You can no longer post new replies to this discussion. If you have a question you can start a new discussion

When can we expect a new version for Big Sur?

I, like many other it seems, have been having problems with our Intercept X and MacOS Big Sur. 

While version 10.0.4 seems to be a bit better than previous releases, we are seeing extremely high CPU usage for com.sophos.endpoint.scanextension on Big Sur when the users are opening large files or compiling code. So much so that users are reporting a notable degradation of performance to the point we have to turn off a lot of Threat Protection features.
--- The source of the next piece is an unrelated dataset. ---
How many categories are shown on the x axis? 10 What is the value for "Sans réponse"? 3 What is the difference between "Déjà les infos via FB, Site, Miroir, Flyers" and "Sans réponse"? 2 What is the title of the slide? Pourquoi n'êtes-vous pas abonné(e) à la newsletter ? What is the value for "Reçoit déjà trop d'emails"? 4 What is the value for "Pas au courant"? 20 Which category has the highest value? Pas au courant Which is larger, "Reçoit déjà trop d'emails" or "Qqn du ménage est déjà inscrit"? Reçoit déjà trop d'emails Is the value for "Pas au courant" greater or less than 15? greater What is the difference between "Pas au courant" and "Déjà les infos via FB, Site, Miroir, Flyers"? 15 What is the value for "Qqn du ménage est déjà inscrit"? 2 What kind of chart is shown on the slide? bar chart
This has undermined Sophos within the user base so now every problem is getting blamed on host protection! 

I know there are lots of posts around this topic with either scanextension or networkextension and I know Big Sur changed how kernel extensions work etc etc, but I wanted to know if Sophos have acknowledged that this issue will be fixed in future releases and when we can expect a version that plays nicely with Big Sur?



This thread was automatically locked due to age.
Parents Reply
  • I believe the release version is 10.1.3 but the EAP version is 10.1.2. We're waiting for the roll out because we've bought through an MSP we can't get bumped up the list. 
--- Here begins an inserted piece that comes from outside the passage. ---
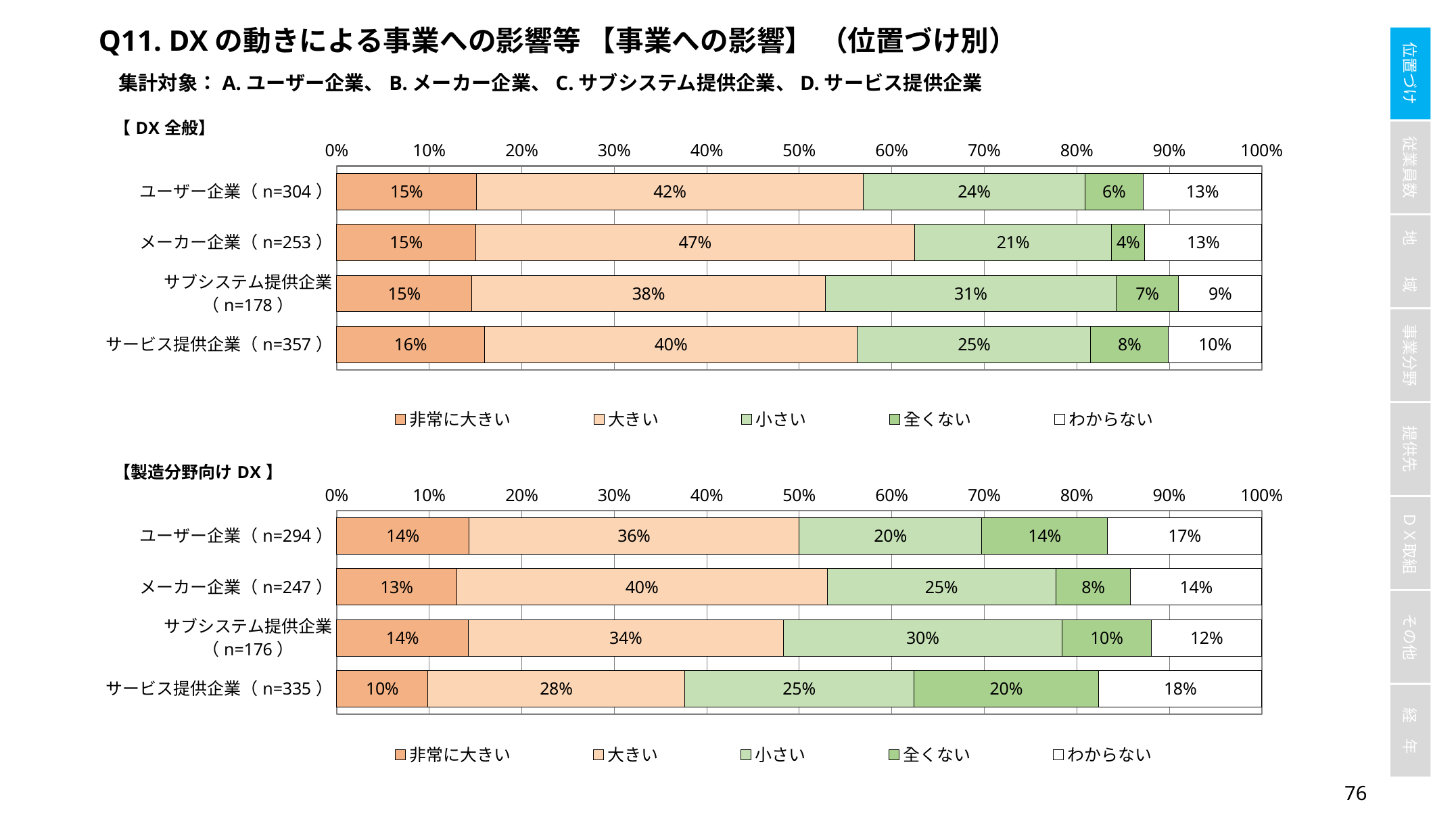
How many series does the legend of the 【DX 全般】 chart list? 5 In the 【製造分野向け DX】 chart, what is the combined value of 非常に大きい and 大きい for メーカー企業 (n=247)? 53% In the 【製造分野向け DX】 chart, which category has the lowest value for 非常に大きい? サービス提供企業 (n=335) In the 【製造分野向け DX】 chart, what is the value of 全くない for サービス提供企業 (n=335)? 20% In the 【DX 全般】 chart, what is the value of 大きい for メーカー企業 (n=253)? 47% In the 【DX 全般】 chart, what is the value of 小さい for サブシステム提供企業 (n=178)? 31% In the 【製造分野向け DX】 chart, what is the value of わからない for ユーザー企業 (n=294)? 17% How many categories are shown in the 【製造分野向け DX】 chart? 4 In the 【DX 全般】 chart, which category has the highest value for 大きい? メーカー企業 (n=253) What type of chart is the 【DX 全般】 chart? Stacked bar chart In the 【製造分野向け DX】 chart, what is the difference between the 小さい values for サブシステム提供企業 (n=176) and ユーザー企業 (n=294)? 10% In the 【DX 全般】 chart, which is larger: the 全くない value for サービス提供企業 (n=357) or for メーカー企業 (n=253)? サービス提供企業 (n=357)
    10.1.2 fixes some of the issues but it's still not perfect. Although one odd thing we have found is a semi-known issue with Macbook Pros where by if you have the charger and a monitor plugged into the left side TB ports, the fan goes nuts and a kernel service starts using a lot of CPU, that in turn causes Sophos to get upset too. 
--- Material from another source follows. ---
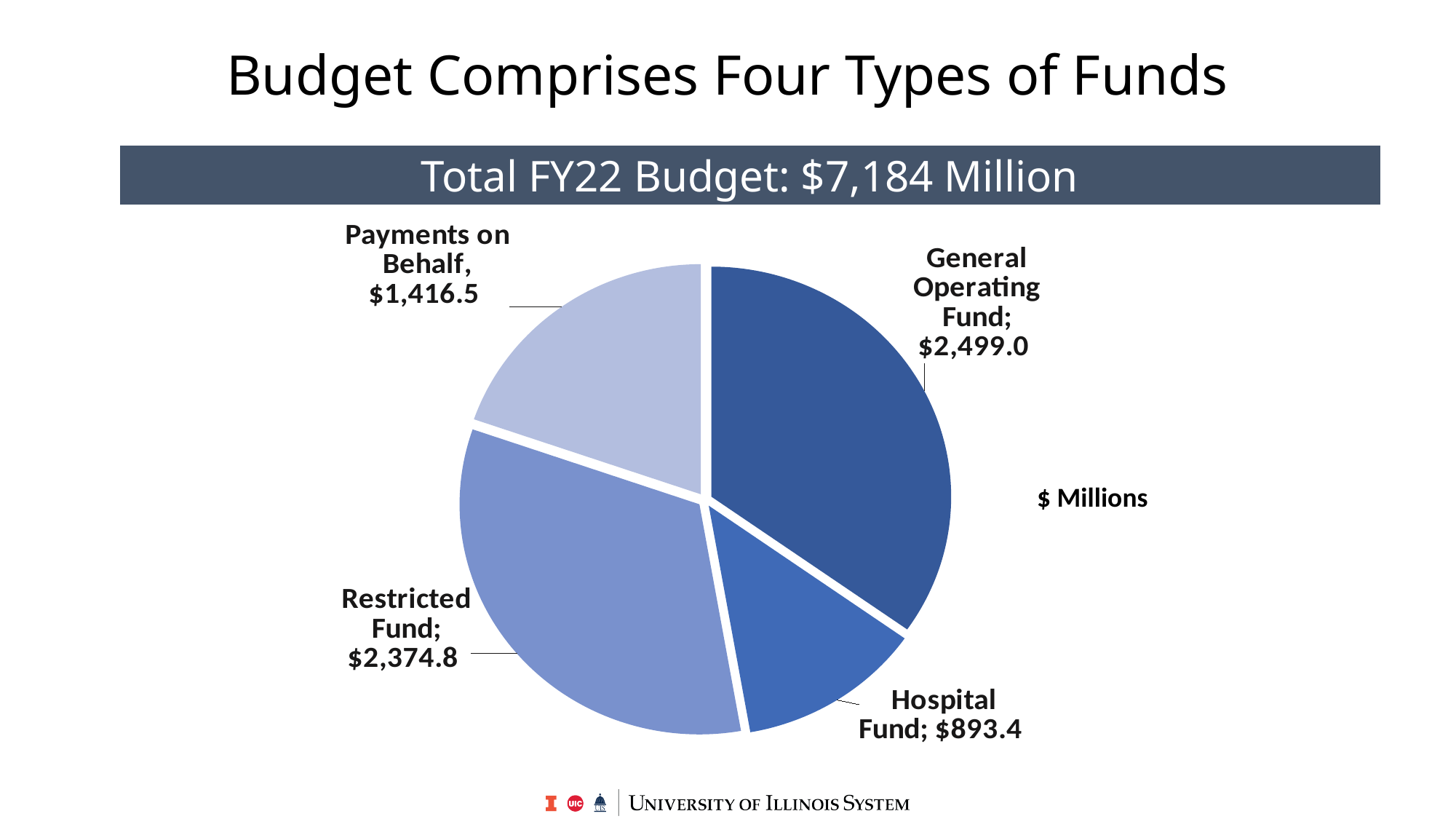
What type of chart is shown on the slide? Pie chart What is the difference between the Payments on Behalf and Hospital Fund values? $523.1 Which fund type has the largest slice of the pie? General Operating Fund What is the value for Payments on Behalf? $1,416.5 What is the value for the Hospital Fund? $893.4 What is the value for the Restricted Fund? $2,374.8 Which is larger, the Restricted Fund or Payments on Behalf? Restricted Fund How many slices does the pie chart have? 4 What is the difference between the General Operating Fund and the Restricted Fund values? $124.2 What total FY22 budget is stated in the banner above the chart? $7,184 Million What is the value for the General Operating Fund? $2,499.0 Which fund type has the smallest slice of the pie? Hospital Fund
    In 10.1.2 the Sophos processes still seem to use a lot of resource when idling, but seem a bit better at backing off when something else wants to use the CPU. 

Children
  • We can't get Google Drive [File Stream] to work if sophos scanner is present and uninstalling intercept x doesn't remove this process...but Google Drive works just fine if Sophos never gets installed. I feel that 8 months is plenty of time to get a product to support a new OS version -at this rate, the next update will launch before Sophos gets this all working properly so, given we're 60+% Mac, I think it might be time to not renew and move on to a product that actually supports our environment.

  • We switched all of our engineering/developers to Jamf Protect because of the issues with Sophos and have had zero complaints so far, it's been about 2 months. If you already use Jamf to manage your Macs it's extremely easy to deploy. It does lack some of the features that Sophos has like programmatic ransomware protection and DLP controls, but as far as I'm concerned, if Sophos isn't usable then that's irrelevant. Protect leverages the native macOS Endpoint Security Framework that was introduced with Catalina, it's not running a proprietary agent like most antivirus solutions. It's worth checking out if you're looking at alternatives.

  • That is a path I am exploring but I also am conflicted on the idea of continuing to give $$ to a company that offers such mediocre support for paying customers. I get the commenters who say "maybe don't update as soon as it comes out..." but realistically, we're closer to the next release [of MacOS] than the current version's release and the current isn't working.

  • We waited to update until Sophos "supported" Big Sur, and that did not end well for us. 

    Annoyingly we don't use Jamf for Mac management but I've heard Bitdefender works quite well so might look at running a POC with that if we're not 100% with the next Sophos release. 

    Absolutely going to block the next MacOS release and watch these forums like a hawk

  • On the topic of Big Sur updates, we have found 11.5 update seems to also improve performance a little.